> _WHAT THE TASK REQUIRES_
Rewrite the material from the line that has "How far from the camera is" through the line that has "Answer: mirror reflection", changing "stainless steel microwave" to "microwave oven" and leaving everything else as it is.

.....

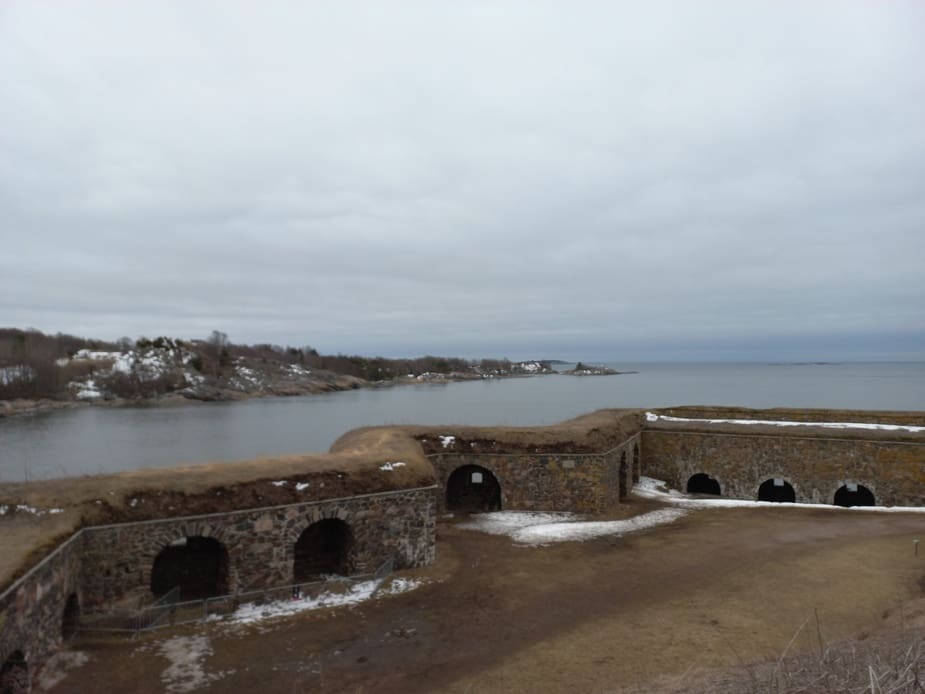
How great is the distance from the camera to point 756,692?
204 inches

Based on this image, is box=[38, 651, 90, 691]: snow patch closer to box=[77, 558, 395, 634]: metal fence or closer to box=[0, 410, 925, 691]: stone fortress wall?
box=[0, 410, 925, 691]: stone fortress wall

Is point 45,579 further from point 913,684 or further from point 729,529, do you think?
point 729,529

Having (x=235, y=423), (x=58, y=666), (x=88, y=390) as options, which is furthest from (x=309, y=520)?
(x=88, y=390)

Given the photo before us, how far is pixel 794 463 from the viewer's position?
23406 mm

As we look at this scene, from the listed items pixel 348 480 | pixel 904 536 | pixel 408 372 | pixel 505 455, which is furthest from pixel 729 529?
pixel 408 372

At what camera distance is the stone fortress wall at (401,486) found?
37.7 ft

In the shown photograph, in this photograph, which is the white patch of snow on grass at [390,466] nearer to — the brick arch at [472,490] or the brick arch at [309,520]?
the brick arch at [309,520]

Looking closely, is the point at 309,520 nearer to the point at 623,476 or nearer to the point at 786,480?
the point at 623,476

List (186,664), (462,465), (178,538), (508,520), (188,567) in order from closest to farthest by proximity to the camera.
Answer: (186,664) < (178,538) < (188,567) < (508,520) < (462,465)

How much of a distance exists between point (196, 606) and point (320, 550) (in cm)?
386

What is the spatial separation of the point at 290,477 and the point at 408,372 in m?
125

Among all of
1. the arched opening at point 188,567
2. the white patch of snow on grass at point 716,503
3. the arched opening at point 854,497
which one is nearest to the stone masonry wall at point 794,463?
the white patch of snow on grass at point 716,503

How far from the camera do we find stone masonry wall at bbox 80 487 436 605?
11930 millimetres

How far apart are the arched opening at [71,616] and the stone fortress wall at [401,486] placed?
0.03 metres
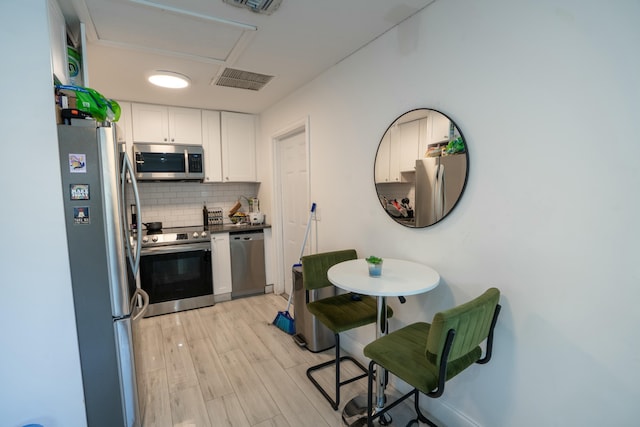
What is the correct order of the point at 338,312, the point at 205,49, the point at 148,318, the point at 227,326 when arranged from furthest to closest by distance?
the point at 148,318
the point at 227,326
the point at 205,49
the point at 338,312

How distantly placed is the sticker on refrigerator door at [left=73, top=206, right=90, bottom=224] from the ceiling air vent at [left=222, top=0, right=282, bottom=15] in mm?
1377

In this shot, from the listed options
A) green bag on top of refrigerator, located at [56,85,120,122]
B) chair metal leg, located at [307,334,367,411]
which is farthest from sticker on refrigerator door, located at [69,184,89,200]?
chair metal leg, located at [307,334,367,411]

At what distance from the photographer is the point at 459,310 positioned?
1.14 m

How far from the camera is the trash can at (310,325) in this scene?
258 centimetres

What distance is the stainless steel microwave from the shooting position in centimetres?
349

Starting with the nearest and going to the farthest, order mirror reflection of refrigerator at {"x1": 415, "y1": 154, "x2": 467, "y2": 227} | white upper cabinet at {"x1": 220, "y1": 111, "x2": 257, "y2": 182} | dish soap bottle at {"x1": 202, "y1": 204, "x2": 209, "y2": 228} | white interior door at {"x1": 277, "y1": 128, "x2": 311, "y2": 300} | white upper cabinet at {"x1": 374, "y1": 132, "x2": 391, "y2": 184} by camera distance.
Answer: mirror reflection of refrigerator at {"x1": 415, "y1": 154, "x2": 467, "y2": 227}, white upper cabinet at {"x1": 374, "y1": 132, "x2": 391, "y2": 184}, white interior door at {"x1": 277, "y1": 128, "x2": 311, "y2": 300}, white upper cabinet at {"x1": 220, "y1": 111, "x2": 257, "y2": 182}, dish soap bottle at {"x1": 202, "y1": 204, "x2": 209, "y2": 228}

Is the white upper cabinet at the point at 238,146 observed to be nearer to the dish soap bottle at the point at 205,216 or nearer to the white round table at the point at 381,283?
the dish soap bottle at the point at 205,216

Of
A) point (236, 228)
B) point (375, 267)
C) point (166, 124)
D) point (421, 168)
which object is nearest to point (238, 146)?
point (166, 124)

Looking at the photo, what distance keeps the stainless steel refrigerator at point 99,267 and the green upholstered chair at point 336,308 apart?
1.12 m

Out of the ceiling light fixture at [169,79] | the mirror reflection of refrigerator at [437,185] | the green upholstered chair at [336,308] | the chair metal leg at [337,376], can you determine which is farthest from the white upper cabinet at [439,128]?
the ceiling light fixture at [169,79]

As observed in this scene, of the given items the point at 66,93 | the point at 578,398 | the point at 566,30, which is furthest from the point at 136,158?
the point at 578,398

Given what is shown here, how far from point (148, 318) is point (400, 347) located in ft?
9.91

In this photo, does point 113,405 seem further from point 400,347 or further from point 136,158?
point 136,158

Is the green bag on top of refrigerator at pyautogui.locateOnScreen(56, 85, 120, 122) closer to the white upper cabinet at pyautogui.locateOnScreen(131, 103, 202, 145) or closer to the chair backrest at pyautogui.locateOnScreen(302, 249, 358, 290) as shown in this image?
the chair backrest at pyautogui.locateOnScreen(302, 249, 358, 290)
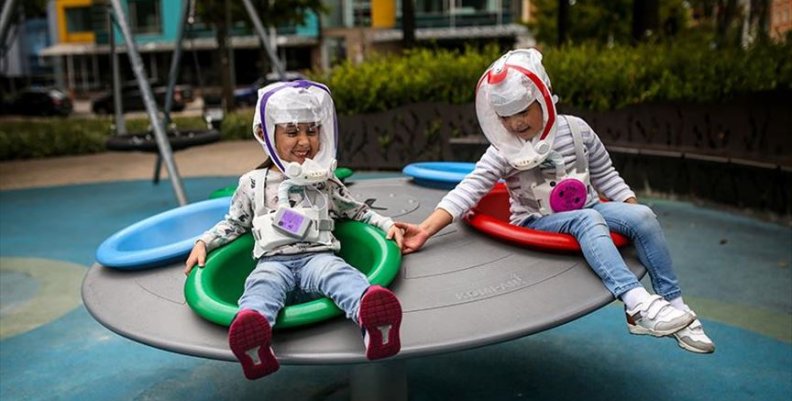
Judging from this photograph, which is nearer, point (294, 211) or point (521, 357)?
point (294, 211)

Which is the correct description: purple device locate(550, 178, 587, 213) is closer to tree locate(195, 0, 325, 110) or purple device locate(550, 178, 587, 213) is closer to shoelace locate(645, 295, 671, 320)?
shoelace locate(645, 295, 671, 320)

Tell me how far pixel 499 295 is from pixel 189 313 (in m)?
0.95

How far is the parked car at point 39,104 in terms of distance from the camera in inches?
952

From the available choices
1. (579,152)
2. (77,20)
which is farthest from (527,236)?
(77,20)

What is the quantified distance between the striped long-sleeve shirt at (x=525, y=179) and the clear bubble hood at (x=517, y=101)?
8 centimetres

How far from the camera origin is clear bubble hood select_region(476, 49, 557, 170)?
7.91 feet

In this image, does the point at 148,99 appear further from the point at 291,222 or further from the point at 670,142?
the point at 670,142

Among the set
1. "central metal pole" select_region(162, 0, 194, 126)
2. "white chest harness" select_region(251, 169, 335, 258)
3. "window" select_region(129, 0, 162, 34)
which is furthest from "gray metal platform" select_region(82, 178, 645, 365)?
"window" select_region(129, 0, 162, 34)

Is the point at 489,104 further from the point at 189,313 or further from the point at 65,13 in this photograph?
the point at 65,13

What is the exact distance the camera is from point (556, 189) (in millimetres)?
2561

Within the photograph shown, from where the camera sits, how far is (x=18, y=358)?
3340 millimetres

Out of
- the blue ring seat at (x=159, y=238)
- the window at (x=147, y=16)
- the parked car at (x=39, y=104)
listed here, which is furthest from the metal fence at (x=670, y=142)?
the window at (x=147, y=16)

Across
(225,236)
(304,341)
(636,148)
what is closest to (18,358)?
(225,236)

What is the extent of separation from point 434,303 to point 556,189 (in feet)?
2.32
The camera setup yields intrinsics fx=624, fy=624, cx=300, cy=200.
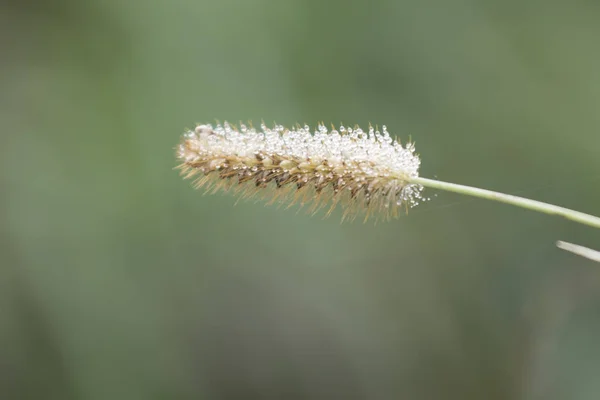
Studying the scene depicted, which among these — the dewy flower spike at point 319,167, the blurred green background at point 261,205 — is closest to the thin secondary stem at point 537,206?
the dewy flower spike at point 319,167

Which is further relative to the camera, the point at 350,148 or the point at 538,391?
the point at 538,391

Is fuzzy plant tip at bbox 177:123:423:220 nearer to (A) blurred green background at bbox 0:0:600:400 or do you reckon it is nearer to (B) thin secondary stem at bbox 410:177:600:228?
(B) thin secondary stem at bbox 410:177:600:228

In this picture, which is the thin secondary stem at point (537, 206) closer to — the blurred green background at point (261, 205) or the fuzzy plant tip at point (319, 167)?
the fuzzy plant tip at point (319, 167)

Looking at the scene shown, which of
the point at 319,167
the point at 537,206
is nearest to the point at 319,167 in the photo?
the point at 319,167

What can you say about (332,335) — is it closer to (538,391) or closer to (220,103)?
(538,391)

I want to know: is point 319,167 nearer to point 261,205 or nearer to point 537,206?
point 537,206

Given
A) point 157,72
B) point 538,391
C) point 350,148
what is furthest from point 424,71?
point 350,148

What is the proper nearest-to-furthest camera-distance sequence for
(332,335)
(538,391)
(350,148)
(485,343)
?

.....

> _RESPONSE TO THE EXERCISE_
How far from the camera is the trash can at (310,325) in this scene?
258 centimetres

What distance is the microwave oven from the shooting position in centimetres?
349

Starting with the nearest and going to the farthest, order mirror reflection of refrigerator at {"x1": 415, "y1": 154, "x2": 467, "y2": 227} | white upper cabinet at {"x1": 220, "y1": 111, "x2": 257, "y2": 182} | dish soap bottle at {"x1": 202, "y1": 204, "x2": 209, "y2": 228} | white interior door at {"x1": 277, "y1": 128, "x2": 311, "y2": 300} | white upper cabinet at {"x1": 374, "y1": 132, "x2": 391, "y2": 184} by camera distance.
Answer: mirror reflection of refrigerator at {"x1": 415, "y1": 154, "x2": 467, "y2": 227}, white upper cabinet at {"x1": 374, "y1": 132, "x2": 391, "y2": 184}, white interior door at {"x1": 277, "y1": 128, "x2": 311, "y2": 300}, white upper cabinet at {"x1": 220, "y1": 111, "x2": 257, "y2": 182}, dish soap bottle at {"x1": 202, "y1": 204, "x2": 209, "y2": 228}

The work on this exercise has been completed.